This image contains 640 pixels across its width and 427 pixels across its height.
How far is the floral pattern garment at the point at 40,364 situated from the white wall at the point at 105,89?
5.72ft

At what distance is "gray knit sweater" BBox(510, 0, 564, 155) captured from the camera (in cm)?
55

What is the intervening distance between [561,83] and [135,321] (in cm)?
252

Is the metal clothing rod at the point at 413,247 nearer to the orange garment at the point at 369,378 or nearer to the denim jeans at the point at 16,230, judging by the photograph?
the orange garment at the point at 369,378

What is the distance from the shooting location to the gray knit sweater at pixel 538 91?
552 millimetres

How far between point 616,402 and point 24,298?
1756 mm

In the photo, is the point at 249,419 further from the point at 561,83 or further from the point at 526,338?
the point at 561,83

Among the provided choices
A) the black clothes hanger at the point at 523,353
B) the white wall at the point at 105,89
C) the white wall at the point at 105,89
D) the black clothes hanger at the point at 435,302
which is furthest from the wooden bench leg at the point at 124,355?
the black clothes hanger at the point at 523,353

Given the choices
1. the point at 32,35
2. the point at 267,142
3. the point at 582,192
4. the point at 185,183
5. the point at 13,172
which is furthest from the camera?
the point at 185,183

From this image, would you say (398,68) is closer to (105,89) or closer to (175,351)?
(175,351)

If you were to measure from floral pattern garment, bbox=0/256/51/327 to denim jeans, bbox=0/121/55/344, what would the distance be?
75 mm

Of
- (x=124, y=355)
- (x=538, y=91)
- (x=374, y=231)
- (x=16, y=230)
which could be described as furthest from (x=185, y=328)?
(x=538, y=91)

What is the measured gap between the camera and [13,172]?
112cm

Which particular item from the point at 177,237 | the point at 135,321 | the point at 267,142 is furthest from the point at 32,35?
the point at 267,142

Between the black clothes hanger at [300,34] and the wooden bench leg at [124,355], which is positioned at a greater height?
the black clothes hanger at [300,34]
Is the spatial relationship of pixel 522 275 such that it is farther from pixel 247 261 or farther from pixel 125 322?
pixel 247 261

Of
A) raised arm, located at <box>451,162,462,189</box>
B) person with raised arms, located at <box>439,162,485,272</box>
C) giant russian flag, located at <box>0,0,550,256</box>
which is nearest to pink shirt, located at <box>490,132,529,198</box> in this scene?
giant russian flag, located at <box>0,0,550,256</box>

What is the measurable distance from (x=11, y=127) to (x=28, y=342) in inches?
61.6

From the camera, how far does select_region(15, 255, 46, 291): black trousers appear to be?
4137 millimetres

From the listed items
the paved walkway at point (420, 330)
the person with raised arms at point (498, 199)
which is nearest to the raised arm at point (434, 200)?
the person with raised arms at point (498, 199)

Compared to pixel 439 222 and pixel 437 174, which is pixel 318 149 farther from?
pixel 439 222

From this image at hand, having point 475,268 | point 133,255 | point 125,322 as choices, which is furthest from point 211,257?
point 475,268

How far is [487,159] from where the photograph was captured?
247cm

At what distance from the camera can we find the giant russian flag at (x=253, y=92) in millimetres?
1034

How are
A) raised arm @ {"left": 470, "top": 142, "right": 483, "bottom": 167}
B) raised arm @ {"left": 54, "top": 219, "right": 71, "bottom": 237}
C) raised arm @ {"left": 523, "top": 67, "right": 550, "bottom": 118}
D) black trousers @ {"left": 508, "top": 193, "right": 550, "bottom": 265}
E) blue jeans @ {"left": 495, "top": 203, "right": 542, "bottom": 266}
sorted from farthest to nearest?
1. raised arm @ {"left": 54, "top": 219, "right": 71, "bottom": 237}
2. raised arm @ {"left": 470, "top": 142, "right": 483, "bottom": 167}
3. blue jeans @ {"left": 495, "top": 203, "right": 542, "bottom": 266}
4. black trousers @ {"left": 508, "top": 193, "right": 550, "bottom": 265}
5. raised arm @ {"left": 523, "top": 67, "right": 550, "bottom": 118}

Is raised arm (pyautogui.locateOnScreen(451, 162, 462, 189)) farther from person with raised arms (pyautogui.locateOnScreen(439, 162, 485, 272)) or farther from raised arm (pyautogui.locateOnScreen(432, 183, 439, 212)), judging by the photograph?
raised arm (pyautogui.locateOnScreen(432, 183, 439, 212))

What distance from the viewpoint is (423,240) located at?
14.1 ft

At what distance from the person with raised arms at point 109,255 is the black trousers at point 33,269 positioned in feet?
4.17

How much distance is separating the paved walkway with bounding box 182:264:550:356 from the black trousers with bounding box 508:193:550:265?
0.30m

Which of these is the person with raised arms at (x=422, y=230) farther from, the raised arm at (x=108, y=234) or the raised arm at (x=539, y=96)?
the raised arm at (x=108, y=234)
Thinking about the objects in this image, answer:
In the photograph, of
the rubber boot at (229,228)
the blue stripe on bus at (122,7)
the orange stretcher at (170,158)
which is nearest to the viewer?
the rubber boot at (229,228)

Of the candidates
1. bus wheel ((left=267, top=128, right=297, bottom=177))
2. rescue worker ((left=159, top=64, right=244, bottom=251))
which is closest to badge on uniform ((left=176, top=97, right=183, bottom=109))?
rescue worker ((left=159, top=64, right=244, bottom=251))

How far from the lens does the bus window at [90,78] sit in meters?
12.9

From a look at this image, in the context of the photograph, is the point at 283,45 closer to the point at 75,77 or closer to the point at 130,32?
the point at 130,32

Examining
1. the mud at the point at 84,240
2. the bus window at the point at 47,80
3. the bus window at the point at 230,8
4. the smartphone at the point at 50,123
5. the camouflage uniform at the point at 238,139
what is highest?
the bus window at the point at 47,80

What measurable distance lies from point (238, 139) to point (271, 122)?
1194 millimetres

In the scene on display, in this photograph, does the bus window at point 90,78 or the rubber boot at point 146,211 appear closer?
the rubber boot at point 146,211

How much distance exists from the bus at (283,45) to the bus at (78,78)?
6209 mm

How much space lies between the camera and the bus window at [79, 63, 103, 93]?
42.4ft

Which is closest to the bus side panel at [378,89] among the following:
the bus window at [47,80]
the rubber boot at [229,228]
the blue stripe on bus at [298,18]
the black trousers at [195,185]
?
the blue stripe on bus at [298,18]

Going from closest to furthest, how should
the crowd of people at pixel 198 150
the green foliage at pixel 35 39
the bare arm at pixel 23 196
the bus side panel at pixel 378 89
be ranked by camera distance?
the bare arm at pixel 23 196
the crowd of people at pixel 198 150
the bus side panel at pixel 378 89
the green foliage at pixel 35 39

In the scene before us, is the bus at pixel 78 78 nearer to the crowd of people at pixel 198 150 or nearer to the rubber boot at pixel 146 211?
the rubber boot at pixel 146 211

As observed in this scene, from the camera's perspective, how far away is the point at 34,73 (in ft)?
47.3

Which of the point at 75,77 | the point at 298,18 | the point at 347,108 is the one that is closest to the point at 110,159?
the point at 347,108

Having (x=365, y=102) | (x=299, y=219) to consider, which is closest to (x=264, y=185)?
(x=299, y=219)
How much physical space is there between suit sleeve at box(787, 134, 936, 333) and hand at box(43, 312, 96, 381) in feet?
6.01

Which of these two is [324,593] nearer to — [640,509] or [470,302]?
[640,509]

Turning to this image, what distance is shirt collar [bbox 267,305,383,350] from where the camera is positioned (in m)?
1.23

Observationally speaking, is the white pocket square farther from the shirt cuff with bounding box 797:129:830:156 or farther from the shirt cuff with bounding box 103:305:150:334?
◇ ◇ ◇ ◇
Give back the lines of the listing from the one with "How much distance exists" through the end, both included, exactly as written and with nothing added.

How much distance exists from the bus at (283,45) to the bus at (78,78)?
6209 mm

How much space lies between the camera and the bus window at [79, 63, 103, 93]?
42.4ft

Which is closest to the bus side panel at [378,89] among the following:
the bus window at [47,80]
the rubber boot at [229,228]
the blue stripe on bus at [298,18]
the black trousers at [195,185]
?
the blue stripe on bus at [298,18]

Going from closest to furthest, how should
the crowd of people at pixel 198 150
the green foliage at pixel 35 39
the bare arm at pixel 23 196
the bus side panel at pixel 378 89
be ranked by camera distance?
the bare arm at pixel 23 196
the crowd of people at pixel 198 150
the bus side panel at pixel 378 89
the green foliage at pixel 35 39

In the scene before us, is the bus at pixel 78 78 nearer to the crowd of people at pixel 198 150 or nearer to the rubber boot at pixel 146 211?
the rubber boot at pixel 146 211

As observed in this scene, from the camera's perspective, how far away is the point at 34,73 (in ft)?
47.3

Which of the point at 75,77 | the point at 298,18 | the point at 347,108 is the one that is closest to the point at 110,159?
the point at 347,108

Having (x=365, y=102) | (x=299, y=219) to consider, which is closest to (x=264, y=185)?
(x=299, y=219)
How much physical space is there between suit sleeve at box(787, 134, 936, 333) and hand at box(43, 312, 96, 381) in feet?
6.01

Which of these two is [324,593] nearer to — [640,509] or [470,302]?
[640,509]

Turning to this image, what distance is shirt collar [bbox 267,305,383,350] from where the camera is positioned (in m)?
1.23

Observationally speaking, is the white pocket square farther from the shirt cuff with bounding box 797:129:830:156 or farther from the shirt cuff with bounding box 103:305:150:334?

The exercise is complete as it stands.